By Bill Robinson
The 18 students who accompanied Clark-Moores Middle School teacher Sharon Graves to Washington, D.C., for President Barack Obama’s second inauguration stood in the cold for about eight hours to watch the president and vice president drive down Pennsylvania Avenue and watch the entire parade.
The group of 16 eighth-graders, plus one seventh- and one ninth-grader, and their two chaperones stood in front of the Federal Trade Commission building, Graves said.
Unlike some other nearby student groups who retreated at times to the warmth of Washington subway stations, the Madison County students did not want to miss anything, she said.

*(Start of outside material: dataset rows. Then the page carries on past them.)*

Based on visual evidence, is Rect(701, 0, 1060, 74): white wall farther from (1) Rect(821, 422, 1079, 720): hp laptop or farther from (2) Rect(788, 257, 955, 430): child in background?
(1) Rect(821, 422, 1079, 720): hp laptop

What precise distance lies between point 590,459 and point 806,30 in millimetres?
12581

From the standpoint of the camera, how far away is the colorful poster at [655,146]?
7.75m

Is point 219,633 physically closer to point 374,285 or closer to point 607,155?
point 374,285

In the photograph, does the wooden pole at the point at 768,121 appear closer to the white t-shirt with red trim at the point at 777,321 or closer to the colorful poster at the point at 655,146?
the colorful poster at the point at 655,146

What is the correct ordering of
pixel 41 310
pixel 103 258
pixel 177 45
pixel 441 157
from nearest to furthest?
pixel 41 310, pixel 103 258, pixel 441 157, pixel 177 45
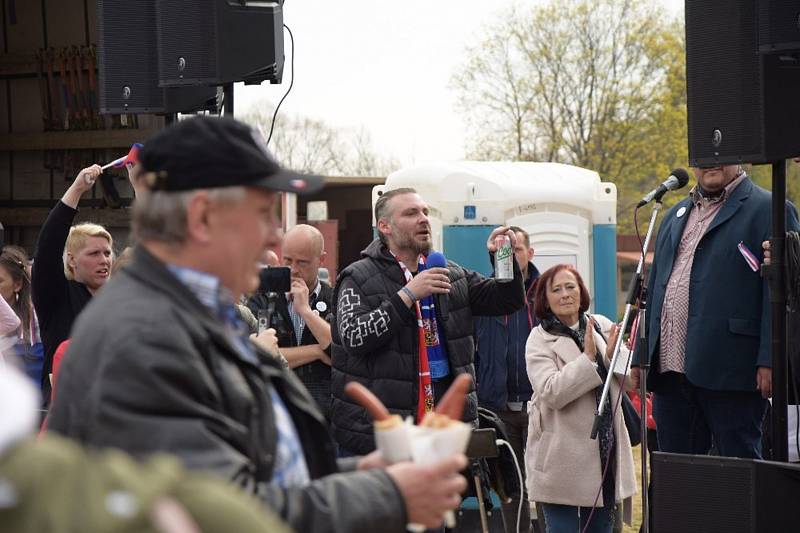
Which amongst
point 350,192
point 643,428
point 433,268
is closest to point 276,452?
point 433,268

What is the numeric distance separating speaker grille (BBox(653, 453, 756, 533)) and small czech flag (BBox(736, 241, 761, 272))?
87 centimetres

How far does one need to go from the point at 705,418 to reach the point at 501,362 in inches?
86.5

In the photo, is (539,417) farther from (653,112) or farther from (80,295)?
(653,112)

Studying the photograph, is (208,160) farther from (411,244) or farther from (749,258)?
(749,258)

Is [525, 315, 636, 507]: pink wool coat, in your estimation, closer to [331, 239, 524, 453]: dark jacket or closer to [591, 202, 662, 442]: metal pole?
[591, 202, 662, 442]: metal pole

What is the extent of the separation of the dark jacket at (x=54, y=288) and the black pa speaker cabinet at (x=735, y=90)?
2.66 meters

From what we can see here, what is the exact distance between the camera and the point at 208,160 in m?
2.09

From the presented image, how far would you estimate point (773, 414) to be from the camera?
5.02 meters

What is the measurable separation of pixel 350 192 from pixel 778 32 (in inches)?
480

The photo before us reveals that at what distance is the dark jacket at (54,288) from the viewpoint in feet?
16.8

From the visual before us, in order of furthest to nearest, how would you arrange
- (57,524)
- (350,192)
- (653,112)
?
(653,112), (350,192), (57,524)

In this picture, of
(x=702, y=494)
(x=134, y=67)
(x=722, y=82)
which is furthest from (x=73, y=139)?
(x=702, y=494)

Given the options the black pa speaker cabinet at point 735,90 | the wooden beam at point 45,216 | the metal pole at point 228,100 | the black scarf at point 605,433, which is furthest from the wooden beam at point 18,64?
the black pa speaker cabinet at point 735,90

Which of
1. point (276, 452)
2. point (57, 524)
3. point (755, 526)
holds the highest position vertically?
point (57, 524)
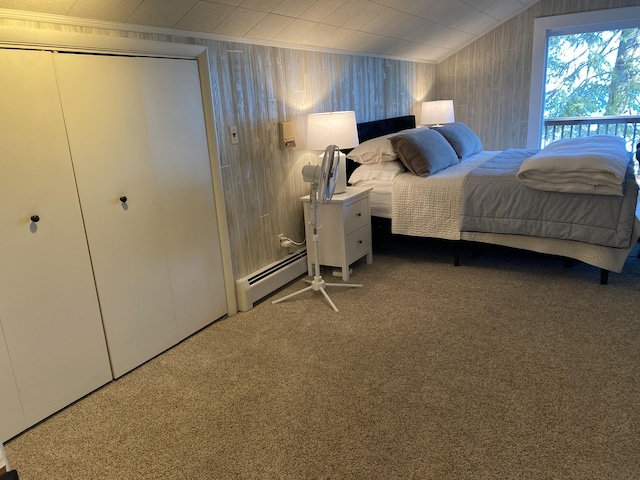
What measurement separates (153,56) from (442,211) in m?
2.27

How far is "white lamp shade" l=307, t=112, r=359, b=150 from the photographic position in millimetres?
3262

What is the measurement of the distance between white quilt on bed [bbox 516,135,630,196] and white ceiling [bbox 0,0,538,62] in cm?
168

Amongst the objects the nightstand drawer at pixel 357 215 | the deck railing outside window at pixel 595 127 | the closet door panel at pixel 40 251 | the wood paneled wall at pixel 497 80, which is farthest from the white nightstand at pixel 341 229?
the deck railing outside window at pixel 595 127

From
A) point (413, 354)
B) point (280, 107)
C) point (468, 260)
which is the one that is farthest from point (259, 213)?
point (468, 260)

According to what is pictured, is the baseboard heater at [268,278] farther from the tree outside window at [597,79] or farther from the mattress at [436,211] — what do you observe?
the tree outside window at [597,79]

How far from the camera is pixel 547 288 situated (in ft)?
10.3

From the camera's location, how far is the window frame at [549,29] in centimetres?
491

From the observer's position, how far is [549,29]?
5.30m

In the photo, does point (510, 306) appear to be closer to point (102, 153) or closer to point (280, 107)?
point (280, 107)

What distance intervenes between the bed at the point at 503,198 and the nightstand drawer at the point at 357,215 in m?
0.21

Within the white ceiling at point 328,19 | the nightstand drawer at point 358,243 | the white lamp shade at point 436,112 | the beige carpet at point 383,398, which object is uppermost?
the white ceiling at point 328,19

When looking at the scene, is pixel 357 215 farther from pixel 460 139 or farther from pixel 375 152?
pixel 460 139

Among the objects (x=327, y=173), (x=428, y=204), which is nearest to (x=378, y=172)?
(x=428, y=204)

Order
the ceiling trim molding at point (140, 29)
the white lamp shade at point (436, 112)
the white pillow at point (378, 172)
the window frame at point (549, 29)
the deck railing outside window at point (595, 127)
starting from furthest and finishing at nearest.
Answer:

“We knew the president and vice president were coming when the helicopter flew over the parade route,” Graves said.
Next to seeing the nation’s top two elected officials, the students were impressed by the sight of a contingent of West Point cadets and a fife-and-drum corps dressed in colonial costumes marching by, their teacher said. The youngsters also were intrigued by the snipers positioned as a security precaution atop buildings along the parade route.
Today was not the first time the students caught a glimpse of the president, Graves said. On Sunday, as they visited Arlington National Cemetery, they saw the president driving to a wreath-laying ceremony at the cemetery.
In addition to visiting the nation’s largest national cemetery Sunday, which is the final resting place of President John F. Kennedy, the students also visited Ford’s Theater where President Abraham Lincoln was shot, the U.S. Marine Corps’ Memorial and the Pentagon 9/11 memorial.
They expected to visit the World War II and Martin Luther King Jr. memorials later Monday or early Tuesday, Graves said. They also have arranged to visit newly elected U.S. Rep. Andy Barr (R-Ky., 6th District) in his office Tuesday.
The students left Richmond at 8 p.m. and rode all night on a tour bus to arrive in Washington at 7:14 a.m. Saturday and then take in some historic sites.
The were up at 5:45 a.m. Monday, ate breakfast, got off their bus at the Verizon Center where the Washington Capitals and Georgetown Hoyas play basketball, then walked a mile to reach Pennsylvania Avenue at 7 a.m.
Everyone had to pass through metal detectors to reach the parade route, Graves said.